- **TO DO**
Can you pick up the case study below on Duke Energy's coal reliance and resume writing it after its final sentence?

- **READING PASSAGE**
= = = =
Case Study: Duke Energy
This case study on Duke Energy accompanies "White Paper: Financial Risks of Investments in Coal."
Duke Energy faces significant risks due to its reliance on coal.
Duke provides electricity to approximately 4 million customers in North and South Carolina, Ohio, Kentucky, and Indiana.
It is the 3rd largest producer of coal-fired electricity in the US, and the 6th largest electricity producer [Table 1].i It is the 4th largest consumer of coal. Duke has proposed to merge with Progress Energy, the 15th largest consumer of coal and the merger is targeted for completion by the end of 2011.ii The combined company will be the largest utility in the U.S. The combined company will own and operate 29 coal-fired plants with a total capacity of over 23,000 MW and 6,600 MWiii of unscrubbed coal-fired capacity.iv
Combined, the companies produce 19,621 MW of electricity from coal from 75 units [Tables 2 & 3].
= = = =
- **SUPPLIED DATA**

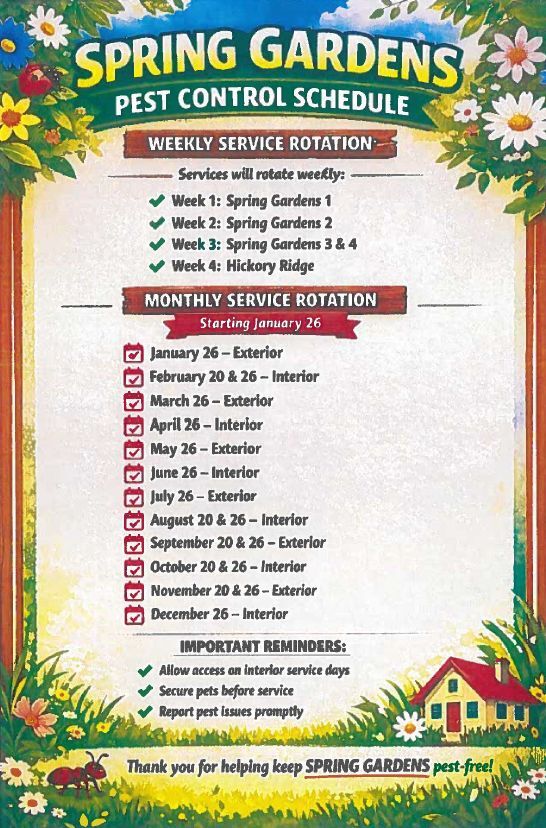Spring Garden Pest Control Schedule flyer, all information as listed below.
= = = =
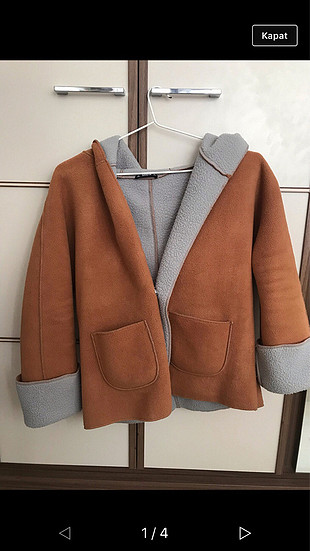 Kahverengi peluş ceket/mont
= = = =
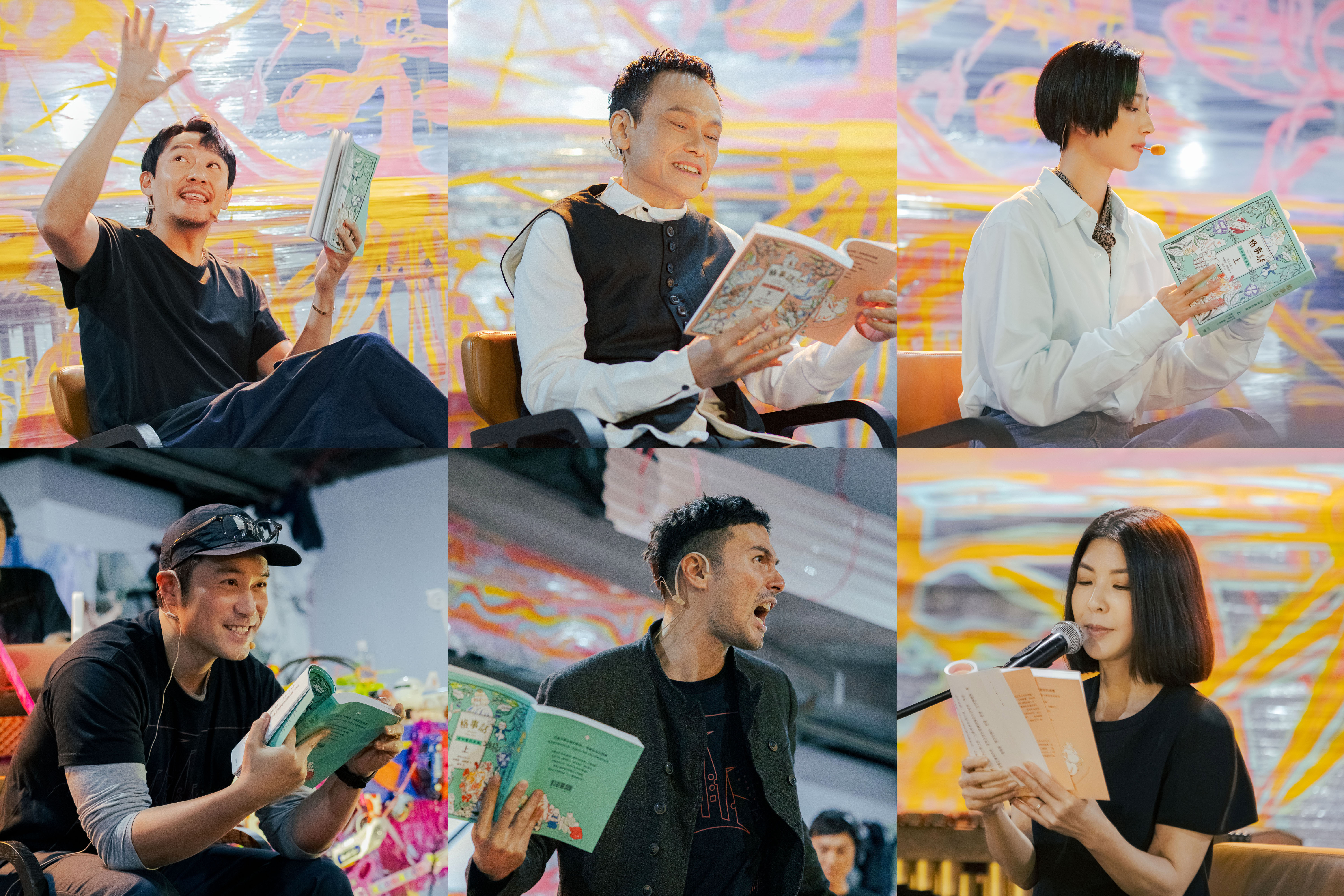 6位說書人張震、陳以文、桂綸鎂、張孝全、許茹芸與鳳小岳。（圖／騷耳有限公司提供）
= = = =
- **RESPONSE TO THE EXERCISE**
Duke has $5 billion slated for capital expenses (CapEx) related to pollution controls over the next 10 years [Table 4]. Duke plans to spend $60 million between 2011 and 2015 to upgrade pollution controls to comply with state clean air mandates that may help satisfy the EPA's new Clean Air rules. However, the standards are expected to be revised before the upgrades are completed, requiring further investment.v
Instead of investing in its North Carolina coal units that do not have scrubbers, Progress will retire them by 2014.vi Progress expects CapEx for environmental compliance through 2013 to be approximately $70 million.vii
Duke is a defendant in litigation brought by the states of Connecticut, New York, California, Iowa, New Jersey, Rhode Island, Vermont, and other plaintiffs, alleging that the company's emissions of CO2 is a public nuisance.viii The U.S. Supreme Court reviewed the case on 19 April 2011 and a decision is expected by the end of June 2011.ix In 2000 the EPA cited 25 of Duke's plants for New Source Review (NSR) violations. Some of the claims were rejected, but a trial on the remaining claims will be scheduled for after 2011.x
Duke's coal ash is predominantly stored in wet handling ash ponds on-site; these present significant future financial and litigation risks. 12 of Duke's coal plants have on-site ash ponds. Eight of these are noted by the EPA to have a hazard potential—a high risk for five of them, and a significant risk for two.xi Cliffside pond experienced "a significant localized flood event" and the W.C. Beckjord pond was noted for significant deterioration around the embankment.xii
14 of Duke's 23 coal and nuclear facilities withdraw over 50 million gallons of water per day for cooling and would likely be required to invest in new intake technology if the EPA mandates improved water cooling systems.
In 2010, 61.5% of Duke's generation was derived from coal [Table 5].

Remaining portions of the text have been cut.